(PASSAGE TO READ):

PipeCNN: An OpenCL-Based FPGA Accelerator for Large-Scale Convolution Neuron Networks

PipeCNN: An OpenCL-Based FPGA Accelerator for Large-Scale Convolution Neuron Networks

Dong Wang, Jianjing An and Ke Xu Institute of Information Science
Beijing Jiaotong University
Beijing 100044, China
Email: wangdong@bjtu.edu.cn

Convolutional neural networks (CNNs) have been widely employed in many applications such as image classification, video analysis and speech recognition. Being compute-intensive, CNN computations are mainly accelerated by GPUs with high power dissipations. Recently, studies were carried out exploiting FPGA as CNN accelerator because of its reconfigurability and energy efficiency advantage over GPU, especially when OpenCL-based high-level synthesis tools are now available providing fast verification and implementation flows. Previous OpenCL-based design only focused on creating a generic framework to identify performance-related hardware parameters, without utilizing FPGA’s special capability of pipelining kernel functions to minimize memory bandwidth requirement. In this work, we propose an FPGA accelerator with a new architecture of deeply pipelined OpenCL kernels. Data reuse and task mapping techniques are also presented to improve design efficiency. The proposed schemes are verified by implementing two representative large-scale CNNs, AlexNet and VGG on Altera Stratix-V A7 FPGA. We have achieved a similar peak performance of 33.9 GOPS with a 34 resource reduction on DSP blocks compared to previous work. Our design is openly accessible and thus can be reused to explore new architectures for neural network accelerators.

I Introduction

Convolutional neural network (CNN), as an emerging deep learning architecture, has received huge attentions in various applications, such as video surveillance, image searching, speech recognition, and robot vision. A CNN works with multiple convolution layers that extract features from input data, followed by classification layers making decisions. Typical large-scale CNNs [1, 2] usually consist of millions of neural units and millions of connections that require over billion operations to process only one input.

General purpose CPUs, being sequential systems with limited computational resources, are inefficient for implementing CNN-based compute-intensive applications. Currently, GPUs are widely adopted as hardware accelerators for training deep neuron networks. However, they are energy inefficient for embedded applications. FPGAs, which provide massive processing elements, reconfigurable interconnections and lower power dissipation, are naturally suitable to implement neural network circuits. Studies, such as [6], [5] have reported efficient CNN accelerators on embedded FPGA platforms. However, traditional register-transfer-level (RTL) design flow adopted in these studies require great effort in writing complex RTL codes, practicing time-consuming simulations and compilations before one can actually run accelerators on hardware.

High-Level Synthesis (HSL) tools, which enable automatic compilation from high-level program (C/C++) to low-level RTL specifications, were recently adopted by many studies to implement deep neural networks on FPGAs. In [3], an accelerator design was implemented by using the Vivado-HLS tool on a Xilinx VC707 FPGA. Computation throughput and memory bandwidth are quantitatively explored by using a roofline model to find the design with the best performance and lowest resource. However, only convolution layers are implemented. The work of [4] proposed a fixed-point CNN design using the OpenCL framework. A systematic methodology is presented to minimize execution time with given resource constraints. Due to a matrix multiplication-based kernel design for convolution layer and the GPU-like separated kernel organization adopted, FPGA’s special advantage of implementing deeply pipelined circuits (kernels) is not fully exploited to better improve computation throughput and minimize memory bandwidth.

(DATA EXCERPTS):
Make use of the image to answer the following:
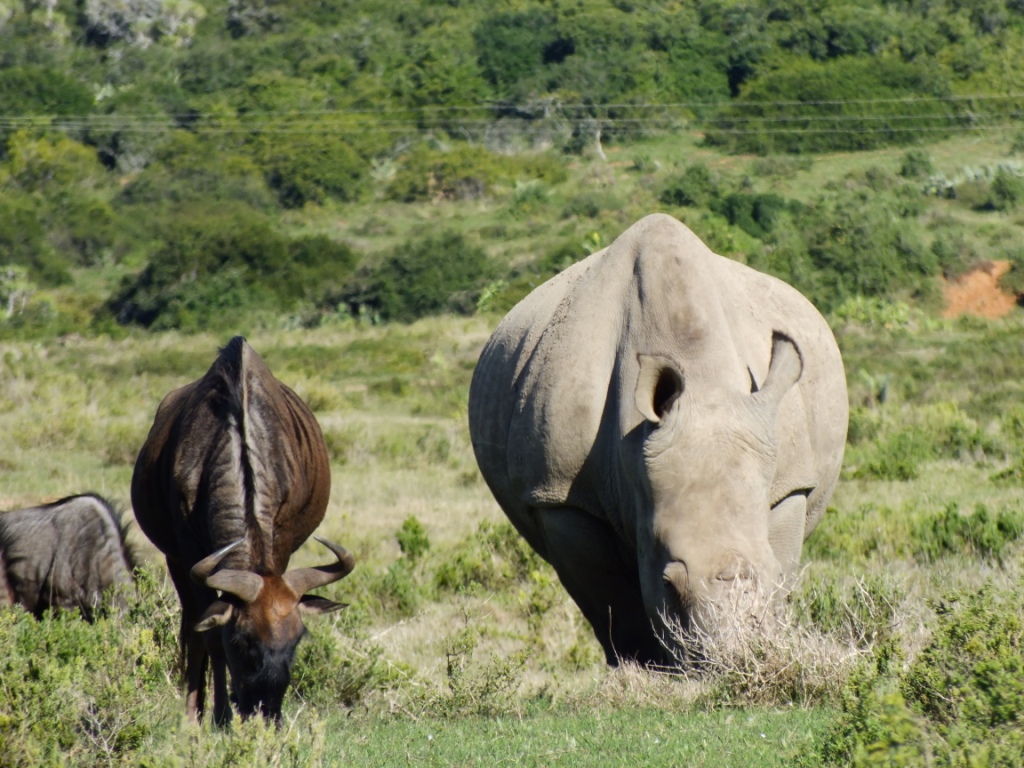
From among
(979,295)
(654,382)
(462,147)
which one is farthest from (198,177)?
(654,382)

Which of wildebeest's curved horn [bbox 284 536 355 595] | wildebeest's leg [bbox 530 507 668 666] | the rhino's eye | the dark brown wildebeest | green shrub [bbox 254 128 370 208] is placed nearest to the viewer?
wildebeest's curved horn [bbox 284 536 355 595]

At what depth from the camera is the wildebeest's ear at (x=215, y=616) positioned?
18.2 ft

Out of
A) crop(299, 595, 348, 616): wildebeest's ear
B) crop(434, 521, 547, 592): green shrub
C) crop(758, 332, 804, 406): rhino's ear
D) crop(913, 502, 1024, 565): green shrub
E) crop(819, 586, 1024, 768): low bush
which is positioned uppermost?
crop(758, 332, 804, 406): rhino's ear

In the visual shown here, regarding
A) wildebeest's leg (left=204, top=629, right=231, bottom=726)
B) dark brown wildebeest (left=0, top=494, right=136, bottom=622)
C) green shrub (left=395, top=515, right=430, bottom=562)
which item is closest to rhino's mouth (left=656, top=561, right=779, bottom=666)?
wildebeest's leg (left=204, top=629, right=231, bottom=726)

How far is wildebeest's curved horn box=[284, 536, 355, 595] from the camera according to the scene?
5801mm

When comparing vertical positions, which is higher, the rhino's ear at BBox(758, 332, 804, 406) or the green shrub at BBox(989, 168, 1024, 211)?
the rhino's ear at BBox(758, 332, 804, 406)

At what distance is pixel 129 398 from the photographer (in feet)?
72.2

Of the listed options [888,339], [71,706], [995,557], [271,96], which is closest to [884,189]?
[888,339]

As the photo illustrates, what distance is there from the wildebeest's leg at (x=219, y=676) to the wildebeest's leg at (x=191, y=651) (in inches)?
19.3

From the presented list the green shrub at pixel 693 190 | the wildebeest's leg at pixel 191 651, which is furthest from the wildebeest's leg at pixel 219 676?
the green shrub at pixel 693 190

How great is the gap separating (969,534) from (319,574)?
6014 millimetres

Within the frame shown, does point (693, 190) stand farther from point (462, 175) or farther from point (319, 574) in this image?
point (319, 574)

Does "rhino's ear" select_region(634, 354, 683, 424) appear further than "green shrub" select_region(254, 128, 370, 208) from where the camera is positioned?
No

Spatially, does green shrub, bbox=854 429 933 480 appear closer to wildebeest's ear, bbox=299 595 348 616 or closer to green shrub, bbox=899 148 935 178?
wildebeest's ear, bbox=299 595 348 616
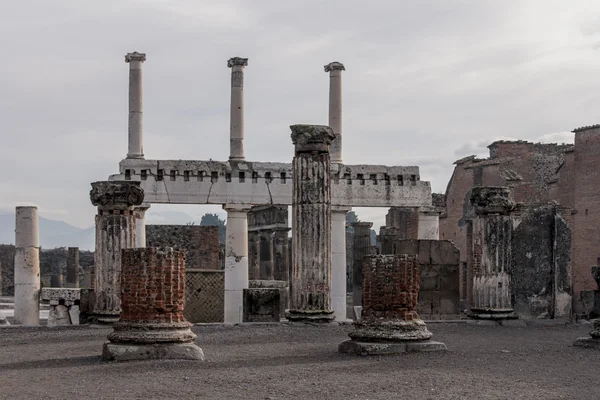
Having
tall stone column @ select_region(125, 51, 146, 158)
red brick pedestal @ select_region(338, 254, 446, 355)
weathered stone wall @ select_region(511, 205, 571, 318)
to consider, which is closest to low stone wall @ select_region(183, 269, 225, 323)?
tall stone column @ select_region(125, 51, 146, 158)

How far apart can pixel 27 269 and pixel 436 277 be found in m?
8.01

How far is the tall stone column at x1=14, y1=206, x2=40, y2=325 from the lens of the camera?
17375 mm

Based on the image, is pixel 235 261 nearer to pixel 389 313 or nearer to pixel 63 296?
pixel 63 296

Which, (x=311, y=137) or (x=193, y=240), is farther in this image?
(x=193, y=240)

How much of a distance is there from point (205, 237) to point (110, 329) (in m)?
15.0

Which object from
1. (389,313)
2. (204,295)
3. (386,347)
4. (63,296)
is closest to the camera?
(386,347)

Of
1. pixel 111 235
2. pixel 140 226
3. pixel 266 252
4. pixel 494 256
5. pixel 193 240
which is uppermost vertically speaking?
pixel 140 226

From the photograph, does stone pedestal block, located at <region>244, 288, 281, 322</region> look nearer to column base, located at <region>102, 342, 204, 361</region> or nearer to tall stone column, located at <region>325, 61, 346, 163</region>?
tall stone column, located at <region>325, 61, 346, 163</region>

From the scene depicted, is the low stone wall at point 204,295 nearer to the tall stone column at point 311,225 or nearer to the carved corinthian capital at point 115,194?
the carved corinthian capital at point 115,194

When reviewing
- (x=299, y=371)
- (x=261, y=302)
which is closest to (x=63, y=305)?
(x=261, y=302)

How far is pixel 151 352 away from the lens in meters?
10.2

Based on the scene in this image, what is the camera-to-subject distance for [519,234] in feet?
57.6

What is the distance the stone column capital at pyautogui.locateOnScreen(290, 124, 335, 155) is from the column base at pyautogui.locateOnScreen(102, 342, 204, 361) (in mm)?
5696

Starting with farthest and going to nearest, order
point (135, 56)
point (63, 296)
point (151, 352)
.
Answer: point (135, 56) < point (63, 296) < point (151, 352)
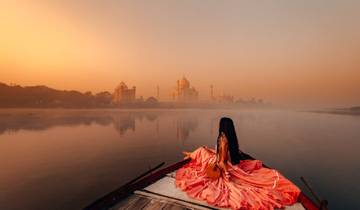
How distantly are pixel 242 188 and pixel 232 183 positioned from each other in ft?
0.78

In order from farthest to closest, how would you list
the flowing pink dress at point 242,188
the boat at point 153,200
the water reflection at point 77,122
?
the water reflection at point 77,122
the flowing pink dress at point 242,188
the boat at point 153,200

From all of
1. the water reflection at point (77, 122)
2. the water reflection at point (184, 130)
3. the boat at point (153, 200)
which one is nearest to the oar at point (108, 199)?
the boat at point (153, 200)

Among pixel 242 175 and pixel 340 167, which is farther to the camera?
pixel 340 167

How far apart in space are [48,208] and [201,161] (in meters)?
5.46

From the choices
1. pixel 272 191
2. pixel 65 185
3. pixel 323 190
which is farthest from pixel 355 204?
pixel 65 185

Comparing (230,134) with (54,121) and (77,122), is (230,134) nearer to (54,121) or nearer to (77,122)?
(77,122)

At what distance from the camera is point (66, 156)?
13922mm

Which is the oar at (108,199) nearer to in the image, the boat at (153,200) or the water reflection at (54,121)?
the boat at (153,200)

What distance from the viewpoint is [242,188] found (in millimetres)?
4281

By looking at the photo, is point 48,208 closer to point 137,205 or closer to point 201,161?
point 137,205

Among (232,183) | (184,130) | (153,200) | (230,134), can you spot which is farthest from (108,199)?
(184,130)

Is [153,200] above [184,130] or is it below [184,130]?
above

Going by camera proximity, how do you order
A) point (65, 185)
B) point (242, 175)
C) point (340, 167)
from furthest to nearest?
point (340, 167)
point (65, 185)
point (242, 175)

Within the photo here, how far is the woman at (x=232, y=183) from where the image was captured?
12.8 feet
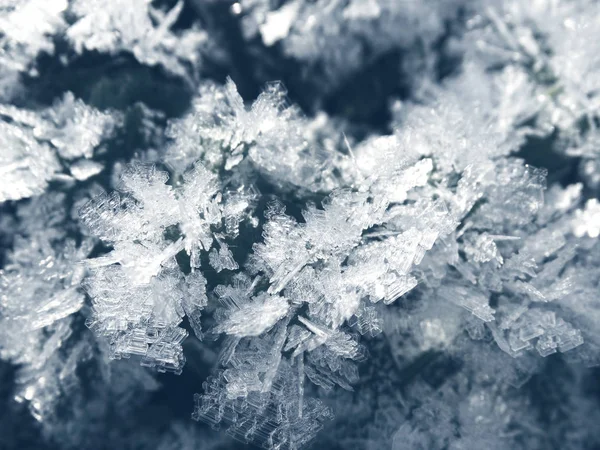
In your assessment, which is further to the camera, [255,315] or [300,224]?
[300,224]

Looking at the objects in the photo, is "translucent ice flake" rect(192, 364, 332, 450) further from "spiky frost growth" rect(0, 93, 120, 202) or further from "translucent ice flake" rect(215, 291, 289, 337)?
"spiky frost growth" rect(0, 93, 120, 202)

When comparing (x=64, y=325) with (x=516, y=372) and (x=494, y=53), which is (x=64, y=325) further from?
(x=494, y=53)

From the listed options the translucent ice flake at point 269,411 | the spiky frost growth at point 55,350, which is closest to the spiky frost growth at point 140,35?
the spiky frost growth at point 55,350

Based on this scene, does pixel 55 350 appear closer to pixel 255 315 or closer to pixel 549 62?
pixel 255 315

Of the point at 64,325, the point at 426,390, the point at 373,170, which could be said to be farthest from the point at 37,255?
the point at 426,390

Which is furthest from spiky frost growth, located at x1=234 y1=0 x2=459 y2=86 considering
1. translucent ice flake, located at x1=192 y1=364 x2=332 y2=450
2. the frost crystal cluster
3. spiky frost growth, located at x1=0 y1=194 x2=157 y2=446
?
translucent ice flake, located at x1=192 y1=364 x2=332 y2=450

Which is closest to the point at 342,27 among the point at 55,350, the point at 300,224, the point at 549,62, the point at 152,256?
the point at 549,62
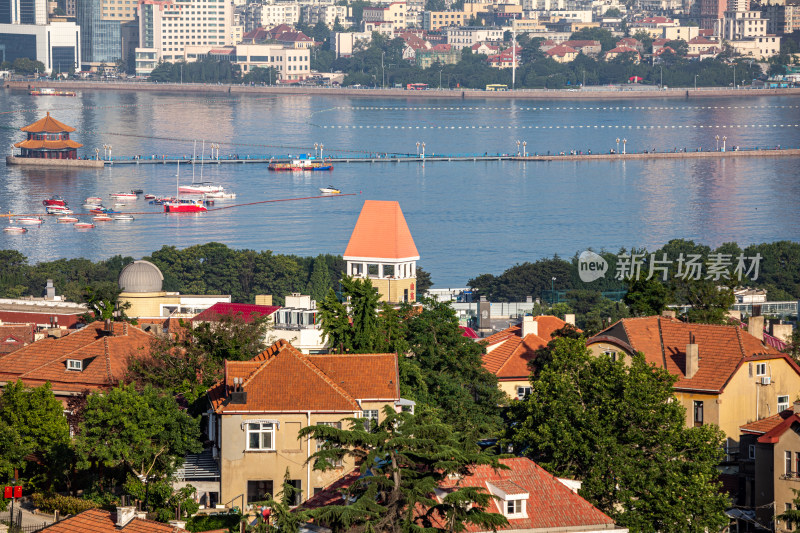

(EXERCISE DETAILS): Can you continue the PipeCNN paper excerpt about FPGA acceleration of neural networks from the point where it stops? The lines aren't needed for this.

(ANSWER BELOW):
Main contribution of this work are: (1) an OpenCL-based FPGA accelerator with an efficient structure of pipelined kernels is proposed for implementing large-scale CNNs; (2) the design space of the proposed architecture was fully explored on Stratix-V A7 FPGA and two real-word large-scale CNN models were implemented and tested. Results show that the proposed scheme achieves improved performance and resource utilization than previous works; (3) we have made our design openly accessible [7] for other researchers to study and explore new accelerator architectures for deep neural networks.

Ii OpenCL-Based CNN Implementation

Ii-a OpenCL Framework

OpenCL is an open, cross-platform parallel programming language that can be used in both GPU and FPGA developments. The OpenCL-based FPGA accelerator development flow is summarized in Fig. 1. In the framework, an FPGA board (as OpenCL device) is connected with a desktop CPU (as OpenCL host) through a high speed PCIe slot forming a heterogenous computing system. An OpenCL code, which defines multiple parallel compute units (CUs) in the form of kernel functions, is compiled and synthesized to run on the FPGA accelerator. On the host side, a C/C++ code runs on the CPU, providing vendor specific application programming interface (API) to communicate with the kernels implemented on the FPGA accelerator. This work uses the Altera OpenCL SDK toolset for compiling, implementing and profiling the OpenCL codes on FPGAs.

Fig. 1: OpenCL-based FPGA design flow for CNN accelerator.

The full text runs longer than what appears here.